Project Overview

Summary:

Overview

In January 2016, Dr. Ryan Rodgers at the Florida State University, National High Magnetic Field Laboratory , was awarded an RFP-V grant totaling $2,943,781 to lead the GoMRI project entitled “The State-of-the-Art Unraveling of the Biotic and Abiotic Chemical Evolution of Macondo Oil: 2010-2018”, which consisted of 3 collaborative institutions and approximately 12 research team members (including students). This project aimed to apply ultra-high resolution mass spectrometric analyses in order to understand how weathering processes affect oil, to quantify rate(s) of oxygenated oil weathering product formation and degradation, and characterize toxicological effects on the ecosystem.
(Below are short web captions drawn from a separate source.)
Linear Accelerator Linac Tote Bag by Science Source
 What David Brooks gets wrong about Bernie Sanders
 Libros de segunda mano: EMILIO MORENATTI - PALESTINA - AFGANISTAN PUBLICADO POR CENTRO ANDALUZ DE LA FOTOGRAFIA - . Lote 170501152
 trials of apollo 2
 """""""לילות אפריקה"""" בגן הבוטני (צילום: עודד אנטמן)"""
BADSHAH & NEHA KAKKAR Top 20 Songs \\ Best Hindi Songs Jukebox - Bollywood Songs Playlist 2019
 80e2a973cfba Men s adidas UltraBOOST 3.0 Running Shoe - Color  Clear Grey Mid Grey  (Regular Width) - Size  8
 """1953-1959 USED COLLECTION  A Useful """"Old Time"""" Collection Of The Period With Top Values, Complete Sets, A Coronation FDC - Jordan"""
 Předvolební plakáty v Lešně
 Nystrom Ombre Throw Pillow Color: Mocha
More specifically, this project aimed to answer the questions: (1) How does the molecular composition of MWO oil change over time? (2) Which compositional changes are caused by photo-oxidation? Biodegradation? How does the structural / chemical composition of the oil influence oxidation? (3) How does this compositional change influence toxicity of weathered MWO? (4) What is the overall fate of MWO on a time scale of 8 years.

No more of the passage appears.